DEFINITION of Tweezer
A tweezer is a pattern found in the technical analysis of options trading. Tweezer patterns occur when two or more candlesticks touch the same bottom for a tweezer bottom pattern or top for a tweezer top pattern. This type of pattern can be made with candlestick charts of various types.
BREAKING DOWN Tweezer
Tweezer bottoms are considered to be short-term bullish reversal patterns. Tops are bearish, and either end means that buyers or sellers were not able to push the top or bottom any further. Both types of patterns require close observation and research in order to be interpreted and used correctly.

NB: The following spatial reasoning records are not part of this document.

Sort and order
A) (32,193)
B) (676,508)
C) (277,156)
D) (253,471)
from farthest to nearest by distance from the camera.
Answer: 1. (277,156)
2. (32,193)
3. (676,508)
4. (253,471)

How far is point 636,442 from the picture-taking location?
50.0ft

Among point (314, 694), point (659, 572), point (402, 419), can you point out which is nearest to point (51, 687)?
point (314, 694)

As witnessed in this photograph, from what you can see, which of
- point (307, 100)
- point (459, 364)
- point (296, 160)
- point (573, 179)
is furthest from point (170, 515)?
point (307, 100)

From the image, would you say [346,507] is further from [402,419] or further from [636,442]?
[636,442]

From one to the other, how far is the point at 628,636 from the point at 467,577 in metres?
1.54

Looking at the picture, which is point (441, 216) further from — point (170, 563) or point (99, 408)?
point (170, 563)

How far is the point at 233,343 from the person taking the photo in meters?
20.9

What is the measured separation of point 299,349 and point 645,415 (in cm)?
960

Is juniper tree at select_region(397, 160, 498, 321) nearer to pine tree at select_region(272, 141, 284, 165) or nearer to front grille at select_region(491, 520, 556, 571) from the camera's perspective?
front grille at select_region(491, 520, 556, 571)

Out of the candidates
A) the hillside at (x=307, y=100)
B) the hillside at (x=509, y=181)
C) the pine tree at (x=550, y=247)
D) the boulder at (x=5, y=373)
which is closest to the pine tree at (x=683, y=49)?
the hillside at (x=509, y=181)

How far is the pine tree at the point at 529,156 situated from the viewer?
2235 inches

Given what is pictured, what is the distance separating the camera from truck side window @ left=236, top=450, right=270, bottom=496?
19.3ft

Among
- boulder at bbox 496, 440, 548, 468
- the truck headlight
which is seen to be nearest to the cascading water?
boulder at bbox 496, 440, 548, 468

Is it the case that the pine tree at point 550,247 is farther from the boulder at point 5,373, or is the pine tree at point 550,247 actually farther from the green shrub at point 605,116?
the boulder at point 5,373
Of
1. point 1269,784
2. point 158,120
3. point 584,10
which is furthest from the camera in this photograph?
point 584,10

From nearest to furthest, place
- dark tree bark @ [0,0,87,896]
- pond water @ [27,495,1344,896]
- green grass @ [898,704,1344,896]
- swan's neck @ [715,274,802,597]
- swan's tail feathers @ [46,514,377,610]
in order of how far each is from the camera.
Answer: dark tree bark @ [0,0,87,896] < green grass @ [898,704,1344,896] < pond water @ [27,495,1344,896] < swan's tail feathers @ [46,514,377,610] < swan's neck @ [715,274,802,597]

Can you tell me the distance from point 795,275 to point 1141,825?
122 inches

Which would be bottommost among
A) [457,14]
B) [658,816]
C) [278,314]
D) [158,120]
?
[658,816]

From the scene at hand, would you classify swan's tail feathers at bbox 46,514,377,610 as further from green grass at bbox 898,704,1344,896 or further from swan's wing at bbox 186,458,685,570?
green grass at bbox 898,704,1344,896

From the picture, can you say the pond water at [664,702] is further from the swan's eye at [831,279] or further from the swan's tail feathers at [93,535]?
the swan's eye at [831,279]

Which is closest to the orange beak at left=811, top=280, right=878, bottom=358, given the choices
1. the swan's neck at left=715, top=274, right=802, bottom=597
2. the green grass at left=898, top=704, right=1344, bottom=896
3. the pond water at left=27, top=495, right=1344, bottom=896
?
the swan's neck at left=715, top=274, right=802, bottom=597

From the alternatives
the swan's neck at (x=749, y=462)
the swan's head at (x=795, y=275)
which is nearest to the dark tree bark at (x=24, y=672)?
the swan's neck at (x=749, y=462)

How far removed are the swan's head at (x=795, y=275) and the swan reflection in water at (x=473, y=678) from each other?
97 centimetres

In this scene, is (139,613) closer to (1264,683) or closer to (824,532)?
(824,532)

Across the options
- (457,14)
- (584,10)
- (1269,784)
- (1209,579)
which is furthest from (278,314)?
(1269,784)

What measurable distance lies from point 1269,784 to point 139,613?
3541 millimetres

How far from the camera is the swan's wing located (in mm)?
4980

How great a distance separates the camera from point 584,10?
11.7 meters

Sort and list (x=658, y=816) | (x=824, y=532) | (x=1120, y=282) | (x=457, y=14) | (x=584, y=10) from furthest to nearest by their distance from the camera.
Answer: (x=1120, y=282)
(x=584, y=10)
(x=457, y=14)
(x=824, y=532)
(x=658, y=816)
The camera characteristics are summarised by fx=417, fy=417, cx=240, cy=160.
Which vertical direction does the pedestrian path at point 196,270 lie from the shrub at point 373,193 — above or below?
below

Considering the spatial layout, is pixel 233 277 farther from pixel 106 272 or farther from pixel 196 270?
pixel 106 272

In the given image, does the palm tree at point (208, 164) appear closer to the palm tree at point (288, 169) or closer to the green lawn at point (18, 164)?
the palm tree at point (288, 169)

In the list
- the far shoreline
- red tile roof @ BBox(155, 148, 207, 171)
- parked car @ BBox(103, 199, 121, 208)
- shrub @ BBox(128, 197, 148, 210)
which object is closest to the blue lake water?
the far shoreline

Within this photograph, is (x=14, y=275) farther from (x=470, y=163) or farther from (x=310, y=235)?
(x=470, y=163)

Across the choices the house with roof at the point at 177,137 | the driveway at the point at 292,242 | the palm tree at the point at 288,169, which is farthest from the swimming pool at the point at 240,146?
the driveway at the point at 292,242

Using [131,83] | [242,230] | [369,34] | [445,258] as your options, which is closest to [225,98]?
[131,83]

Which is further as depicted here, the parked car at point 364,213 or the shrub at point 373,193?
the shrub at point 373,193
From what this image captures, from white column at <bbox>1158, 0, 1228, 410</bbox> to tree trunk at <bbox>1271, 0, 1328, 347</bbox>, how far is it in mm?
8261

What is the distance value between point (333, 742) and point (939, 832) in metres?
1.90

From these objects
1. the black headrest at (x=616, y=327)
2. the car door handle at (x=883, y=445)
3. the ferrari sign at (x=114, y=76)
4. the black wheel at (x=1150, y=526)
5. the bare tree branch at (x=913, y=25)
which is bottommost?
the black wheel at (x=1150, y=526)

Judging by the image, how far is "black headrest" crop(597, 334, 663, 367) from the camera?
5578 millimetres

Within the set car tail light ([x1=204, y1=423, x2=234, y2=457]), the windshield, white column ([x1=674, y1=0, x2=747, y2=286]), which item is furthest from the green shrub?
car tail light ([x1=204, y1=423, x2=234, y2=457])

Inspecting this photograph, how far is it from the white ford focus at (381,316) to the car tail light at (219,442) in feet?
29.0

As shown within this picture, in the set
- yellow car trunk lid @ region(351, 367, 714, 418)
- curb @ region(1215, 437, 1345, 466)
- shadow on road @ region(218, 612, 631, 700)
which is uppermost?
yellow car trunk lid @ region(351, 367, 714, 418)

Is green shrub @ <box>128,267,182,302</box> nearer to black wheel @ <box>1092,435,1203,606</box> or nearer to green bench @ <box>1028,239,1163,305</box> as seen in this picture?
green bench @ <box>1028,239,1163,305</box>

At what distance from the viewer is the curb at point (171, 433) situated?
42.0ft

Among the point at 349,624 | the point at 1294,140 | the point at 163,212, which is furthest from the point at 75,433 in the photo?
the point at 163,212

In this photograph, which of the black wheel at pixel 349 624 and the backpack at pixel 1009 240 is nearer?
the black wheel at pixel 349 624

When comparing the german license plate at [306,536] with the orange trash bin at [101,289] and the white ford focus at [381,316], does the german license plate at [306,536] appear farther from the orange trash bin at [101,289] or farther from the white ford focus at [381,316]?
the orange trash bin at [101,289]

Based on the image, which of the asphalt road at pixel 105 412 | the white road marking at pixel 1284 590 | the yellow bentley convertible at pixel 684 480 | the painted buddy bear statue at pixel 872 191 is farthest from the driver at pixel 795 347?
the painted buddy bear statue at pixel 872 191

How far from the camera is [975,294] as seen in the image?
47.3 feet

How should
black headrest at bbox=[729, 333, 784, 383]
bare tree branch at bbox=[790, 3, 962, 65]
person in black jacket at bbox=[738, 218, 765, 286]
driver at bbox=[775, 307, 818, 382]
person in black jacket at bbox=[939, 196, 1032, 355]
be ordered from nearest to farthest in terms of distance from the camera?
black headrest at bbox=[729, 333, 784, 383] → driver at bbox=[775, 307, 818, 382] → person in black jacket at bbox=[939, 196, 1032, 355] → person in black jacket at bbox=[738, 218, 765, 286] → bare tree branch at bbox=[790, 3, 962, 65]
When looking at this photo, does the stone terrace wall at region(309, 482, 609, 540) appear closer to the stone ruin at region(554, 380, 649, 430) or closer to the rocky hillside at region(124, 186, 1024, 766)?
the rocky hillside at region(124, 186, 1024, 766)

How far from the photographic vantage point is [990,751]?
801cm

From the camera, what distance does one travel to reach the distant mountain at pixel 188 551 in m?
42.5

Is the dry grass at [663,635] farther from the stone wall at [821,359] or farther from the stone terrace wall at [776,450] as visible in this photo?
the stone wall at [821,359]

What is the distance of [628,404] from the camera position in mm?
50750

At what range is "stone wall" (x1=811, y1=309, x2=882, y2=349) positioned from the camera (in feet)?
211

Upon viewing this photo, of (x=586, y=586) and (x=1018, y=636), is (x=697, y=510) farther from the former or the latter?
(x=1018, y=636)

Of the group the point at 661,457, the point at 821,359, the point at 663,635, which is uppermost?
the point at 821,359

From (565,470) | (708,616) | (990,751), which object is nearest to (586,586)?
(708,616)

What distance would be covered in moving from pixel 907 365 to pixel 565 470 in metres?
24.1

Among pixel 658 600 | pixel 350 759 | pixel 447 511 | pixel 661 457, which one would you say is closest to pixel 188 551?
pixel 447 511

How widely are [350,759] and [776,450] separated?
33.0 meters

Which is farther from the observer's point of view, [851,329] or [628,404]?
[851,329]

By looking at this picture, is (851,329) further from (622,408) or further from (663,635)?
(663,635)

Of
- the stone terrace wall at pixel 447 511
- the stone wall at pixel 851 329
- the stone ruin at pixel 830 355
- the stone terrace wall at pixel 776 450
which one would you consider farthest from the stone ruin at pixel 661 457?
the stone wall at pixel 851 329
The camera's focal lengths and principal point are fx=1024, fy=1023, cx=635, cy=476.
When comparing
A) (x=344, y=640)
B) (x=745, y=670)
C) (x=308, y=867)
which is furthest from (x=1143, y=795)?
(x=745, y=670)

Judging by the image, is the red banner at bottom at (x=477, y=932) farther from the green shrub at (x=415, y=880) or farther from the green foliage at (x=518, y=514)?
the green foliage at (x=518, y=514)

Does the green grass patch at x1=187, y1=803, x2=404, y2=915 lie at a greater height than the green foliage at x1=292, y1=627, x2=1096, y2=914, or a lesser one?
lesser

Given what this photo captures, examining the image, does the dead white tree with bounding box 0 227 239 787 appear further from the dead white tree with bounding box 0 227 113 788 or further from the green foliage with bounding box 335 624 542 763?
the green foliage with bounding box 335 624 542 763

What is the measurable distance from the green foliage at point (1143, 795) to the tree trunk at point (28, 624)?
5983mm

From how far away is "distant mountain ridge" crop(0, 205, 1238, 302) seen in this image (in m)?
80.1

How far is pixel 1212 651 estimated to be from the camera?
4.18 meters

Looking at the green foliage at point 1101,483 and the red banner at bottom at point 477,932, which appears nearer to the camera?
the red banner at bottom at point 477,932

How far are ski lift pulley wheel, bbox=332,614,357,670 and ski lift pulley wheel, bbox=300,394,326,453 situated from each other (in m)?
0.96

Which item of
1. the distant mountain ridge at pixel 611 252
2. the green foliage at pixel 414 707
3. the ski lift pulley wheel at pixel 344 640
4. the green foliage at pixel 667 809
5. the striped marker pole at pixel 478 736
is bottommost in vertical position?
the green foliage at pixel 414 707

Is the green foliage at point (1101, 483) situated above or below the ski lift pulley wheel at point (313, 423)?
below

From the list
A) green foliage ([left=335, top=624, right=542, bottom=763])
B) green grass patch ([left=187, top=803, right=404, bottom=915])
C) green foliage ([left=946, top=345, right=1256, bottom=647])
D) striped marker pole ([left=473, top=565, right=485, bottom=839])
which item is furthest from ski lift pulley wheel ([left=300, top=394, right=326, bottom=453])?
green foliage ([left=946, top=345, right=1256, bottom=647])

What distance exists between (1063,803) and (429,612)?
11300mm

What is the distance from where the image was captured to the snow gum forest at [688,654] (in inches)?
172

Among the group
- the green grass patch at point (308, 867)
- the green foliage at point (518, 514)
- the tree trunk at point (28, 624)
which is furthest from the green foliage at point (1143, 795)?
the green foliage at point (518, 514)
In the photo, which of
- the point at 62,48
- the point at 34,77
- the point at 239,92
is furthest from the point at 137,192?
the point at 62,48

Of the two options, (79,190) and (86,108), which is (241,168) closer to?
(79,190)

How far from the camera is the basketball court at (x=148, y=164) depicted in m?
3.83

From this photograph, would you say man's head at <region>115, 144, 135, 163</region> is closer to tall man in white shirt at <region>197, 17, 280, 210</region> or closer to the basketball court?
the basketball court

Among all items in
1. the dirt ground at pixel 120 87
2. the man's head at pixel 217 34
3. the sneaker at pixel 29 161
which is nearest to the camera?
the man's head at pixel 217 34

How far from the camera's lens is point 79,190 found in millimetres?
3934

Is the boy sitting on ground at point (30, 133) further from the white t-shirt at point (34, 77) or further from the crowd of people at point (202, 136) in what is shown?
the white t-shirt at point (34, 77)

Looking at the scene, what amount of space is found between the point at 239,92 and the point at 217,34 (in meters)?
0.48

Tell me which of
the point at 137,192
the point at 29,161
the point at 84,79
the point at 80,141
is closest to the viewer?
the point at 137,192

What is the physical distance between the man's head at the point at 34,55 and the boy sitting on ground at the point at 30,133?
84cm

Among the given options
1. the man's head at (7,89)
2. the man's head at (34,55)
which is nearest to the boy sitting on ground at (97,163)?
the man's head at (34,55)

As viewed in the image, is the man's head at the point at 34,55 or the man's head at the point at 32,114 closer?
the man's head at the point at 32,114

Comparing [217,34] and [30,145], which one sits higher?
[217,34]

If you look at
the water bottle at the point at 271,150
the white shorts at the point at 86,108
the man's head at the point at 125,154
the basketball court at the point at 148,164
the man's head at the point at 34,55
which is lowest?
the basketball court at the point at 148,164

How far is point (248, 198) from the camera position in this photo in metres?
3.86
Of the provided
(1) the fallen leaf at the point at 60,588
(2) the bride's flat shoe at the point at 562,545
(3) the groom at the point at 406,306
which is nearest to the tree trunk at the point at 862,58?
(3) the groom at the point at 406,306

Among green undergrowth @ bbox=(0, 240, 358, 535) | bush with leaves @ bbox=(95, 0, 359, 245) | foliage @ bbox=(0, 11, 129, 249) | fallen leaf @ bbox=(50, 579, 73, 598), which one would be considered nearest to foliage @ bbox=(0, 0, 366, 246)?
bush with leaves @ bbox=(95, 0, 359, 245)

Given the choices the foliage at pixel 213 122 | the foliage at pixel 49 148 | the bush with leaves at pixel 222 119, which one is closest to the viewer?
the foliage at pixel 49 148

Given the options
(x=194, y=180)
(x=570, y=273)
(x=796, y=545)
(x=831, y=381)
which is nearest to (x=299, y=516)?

As an investment strategy, tweezers offer traders a level of precision when seeking to take advantage of market trends. While tweezers can take on a variety of appearances, they all have a couple of traits in common: Sometimes appearing at market-turning points, these candlestick patterns can be used for analysis purposes — to simply indicate the possibility of a reversal — or they can be used within a broader context of market analysis to provide trade signals for trend traders.
Tweezers were made mainstream in Steve Nison's popular candlestick charting book Japanese Candlestick Charting Techniques. Candlestick methods are characterized by the body of a candle which is created by the difference between the open and close, while the thin "shadows" on either end of the candle mark the high and low over that period. A dark or red candle indicates the close was below the open, while a white or green candle highlights the price closing higher than it opened.
A bearish tweezer top occurs during an uptrend when bulls push prices higher, often ending the day near the highs (generally considered a strong bullish signal). Then, on the following (second) day, traders reverse their market sentiment. Often, the market opens and heads straight south, often eliminating most of Day 1's gains. On the flip side, a bullish tweezer bottom is realized during a downtrend when bears continue to drive prices lower, usually closing the day near lows (usually a strong bearish trend). Again, Day 2 is a reversal, as prices open and head sharply higher. A bullish advance on Day 2 can quickly eliminate losses from the previous trading day.